Passage given:

Closed yangqinhui0423 closed 3 days ago

yangqinhui0423 commented 1 month ago

Dear author, I have some questions about the training part in the article. I wonder, during the process of training the decoder, is optimizing the decoder weights done at the same time as optimizing the Gaussian parameters? Or do we first optimize the Gaussian parameters and then optimize the decoder weights by the parameters obtained by decoder decoding?

yangqinhui0423 commented 1 month ago

Dear author, I have some questions about the training part in the article. I wonder, during the process of training the decoder, is optimizing the decoder weights done at the same time as optimizing the Gaussian parameters? Or do we first optimize the Gaussian parameters and then optimize the decoder weights by the parameters obtained by decoder decoding?

Data entries:
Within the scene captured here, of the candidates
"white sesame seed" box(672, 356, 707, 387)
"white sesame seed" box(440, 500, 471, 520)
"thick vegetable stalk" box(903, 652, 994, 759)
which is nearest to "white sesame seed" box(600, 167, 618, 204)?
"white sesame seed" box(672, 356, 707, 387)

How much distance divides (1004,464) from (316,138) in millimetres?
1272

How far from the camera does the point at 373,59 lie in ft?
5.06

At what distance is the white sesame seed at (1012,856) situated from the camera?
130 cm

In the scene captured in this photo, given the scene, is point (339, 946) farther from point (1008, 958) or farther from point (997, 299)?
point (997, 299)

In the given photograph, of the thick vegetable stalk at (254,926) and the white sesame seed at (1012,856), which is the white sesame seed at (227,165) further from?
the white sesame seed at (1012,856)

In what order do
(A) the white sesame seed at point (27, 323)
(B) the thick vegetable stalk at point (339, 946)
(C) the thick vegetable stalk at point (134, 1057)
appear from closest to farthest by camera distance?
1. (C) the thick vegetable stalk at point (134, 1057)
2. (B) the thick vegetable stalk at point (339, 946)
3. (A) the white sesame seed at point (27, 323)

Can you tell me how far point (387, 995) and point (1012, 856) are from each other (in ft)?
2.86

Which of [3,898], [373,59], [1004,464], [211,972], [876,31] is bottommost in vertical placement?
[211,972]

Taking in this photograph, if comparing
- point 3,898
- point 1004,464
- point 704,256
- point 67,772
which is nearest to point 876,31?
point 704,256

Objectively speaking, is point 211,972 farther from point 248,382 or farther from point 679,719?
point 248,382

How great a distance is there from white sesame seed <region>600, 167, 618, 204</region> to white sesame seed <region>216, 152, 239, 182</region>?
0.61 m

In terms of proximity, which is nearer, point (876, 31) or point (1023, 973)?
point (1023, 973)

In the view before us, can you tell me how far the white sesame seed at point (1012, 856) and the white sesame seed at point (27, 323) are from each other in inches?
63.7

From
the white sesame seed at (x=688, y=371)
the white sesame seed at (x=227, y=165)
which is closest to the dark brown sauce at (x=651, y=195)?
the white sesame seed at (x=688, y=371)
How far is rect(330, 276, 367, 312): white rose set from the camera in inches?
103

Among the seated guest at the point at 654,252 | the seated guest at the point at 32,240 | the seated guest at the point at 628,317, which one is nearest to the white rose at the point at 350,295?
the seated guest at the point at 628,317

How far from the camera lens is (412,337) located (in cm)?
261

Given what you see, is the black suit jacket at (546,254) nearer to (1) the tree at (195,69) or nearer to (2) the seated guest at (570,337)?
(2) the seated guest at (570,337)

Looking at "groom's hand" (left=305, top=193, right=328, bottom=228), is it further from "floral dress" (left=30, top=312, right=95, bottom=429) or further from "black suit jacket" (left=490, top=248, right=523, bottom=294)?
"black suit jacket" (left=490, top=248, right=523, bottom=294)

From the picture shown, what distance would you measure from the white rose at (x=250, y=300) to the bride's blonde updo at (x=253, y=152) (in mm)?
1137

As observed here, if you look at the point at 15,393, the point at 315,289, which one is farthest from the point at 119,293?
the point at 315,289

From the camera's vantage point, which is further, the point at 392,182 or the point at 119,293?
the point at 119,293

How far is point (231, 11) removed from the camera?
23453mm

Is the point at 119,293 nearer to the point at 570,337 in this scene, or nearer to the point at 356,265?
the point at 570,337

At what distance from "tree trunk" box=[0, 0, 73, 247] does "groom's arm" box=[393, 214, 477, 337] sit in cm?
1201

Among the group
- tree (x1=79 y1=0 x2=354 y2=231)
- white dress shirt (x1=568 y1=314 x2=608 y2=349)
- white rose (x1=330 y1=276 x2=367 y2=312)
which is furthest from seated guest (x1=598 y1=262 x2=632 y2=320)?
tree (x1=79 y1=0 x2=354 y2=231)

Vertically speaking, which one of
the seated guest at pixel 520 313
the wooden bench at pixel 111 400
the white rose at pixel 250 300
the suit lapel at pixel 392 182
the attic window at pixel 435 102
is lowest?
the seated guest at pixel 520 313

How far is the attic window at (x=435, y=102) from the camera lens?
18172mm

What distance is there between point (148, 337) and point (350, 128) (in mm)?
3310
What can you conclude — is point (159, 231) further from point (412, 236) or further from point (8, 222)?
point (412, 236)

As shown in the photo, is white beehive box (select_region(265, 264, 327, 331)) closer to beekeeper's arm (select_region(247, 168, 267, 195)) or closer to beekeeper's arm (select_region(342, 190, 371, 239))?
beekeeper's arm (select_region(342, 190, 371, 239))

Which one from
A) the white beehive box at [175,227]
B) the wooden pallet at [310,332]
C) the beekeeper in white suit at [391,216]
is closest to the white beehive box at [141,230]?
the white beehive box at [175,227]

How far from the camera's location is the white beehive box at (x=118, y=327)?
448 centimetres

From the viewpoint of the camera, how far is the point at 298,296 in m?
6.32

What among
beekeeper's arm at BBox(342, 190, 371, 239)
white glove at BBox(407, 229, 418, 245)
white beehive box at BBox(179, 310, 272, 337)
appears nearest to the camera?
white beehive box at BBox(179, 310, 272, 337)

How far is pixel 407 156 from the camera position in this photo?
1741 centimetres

Stated goal: Reproduce the full issue thread about training the decoder and Gaussian parameters, word for word and with every line in its original order.

Solution to this task:
Closed yangqinhui0423 closed 3 days ago

yangqinhui0423 commented 1 month ago

Dear author, I have some questions about the training part in the article. I wonder, during the process of training the decoder, is optimizing the decoder weights done at the same time as optimizing the Gaussian parameters? Or do we first optimize the Gaussian parameters and then optimize the decoder weights by the parameters obtained by decoder decoding?

yangqinhui0423 commented 1 month ago

Dear author, I have some questions about the training part in the article. I wonder, during the process of training the decoder, is optimizing the decoder weights done at the same time as optimizing the Gaussian parameters? Or do we first optimize the Gaussian parameters and then optimize the decoder weights by the parameters obtained by decoder decoding?